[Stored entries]
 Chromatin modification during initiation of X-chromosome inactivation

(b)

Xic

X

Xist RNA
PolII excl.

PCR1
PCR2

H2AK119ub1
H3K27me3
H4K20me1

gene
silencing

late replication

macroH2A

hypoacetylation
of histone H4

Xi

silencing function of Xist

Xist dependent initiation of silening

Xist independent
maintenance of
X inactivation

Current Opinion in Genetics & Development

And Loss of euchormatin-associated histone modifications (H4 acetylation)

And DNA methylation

---

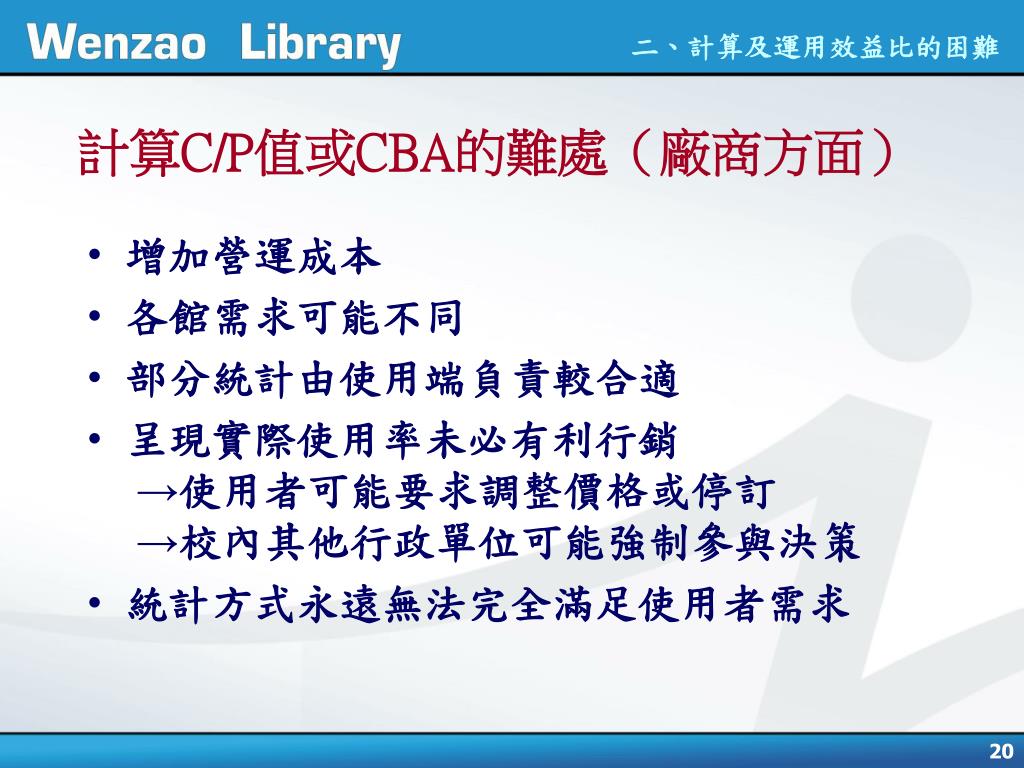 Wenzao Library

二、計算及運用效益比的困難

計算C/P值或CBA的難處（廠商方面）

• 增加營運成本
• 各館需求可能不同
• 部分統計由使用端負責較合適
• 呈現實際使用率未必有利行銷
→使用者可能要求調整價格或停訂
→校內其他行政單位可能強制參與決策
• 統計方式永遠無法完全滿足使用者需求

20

▶ **EXERCISE INSTRUCTIONS**: Return, word for word, the lines of the data above from the line with "hypoacetylation" through the line with "And DNA methylation", inclusive.

▶ **SOLUTION TO THE PROBLEM**:
hypoacetylation
of histone H4

Xi

silencing function of Xist

Xist dependent initiation of silening

Xist independent
maintenance of
X inactivation

Current Opinion in Genetics & Development

And Loss of euchormatin-associated histone modifications (H4 acetylation)

And DNA methylation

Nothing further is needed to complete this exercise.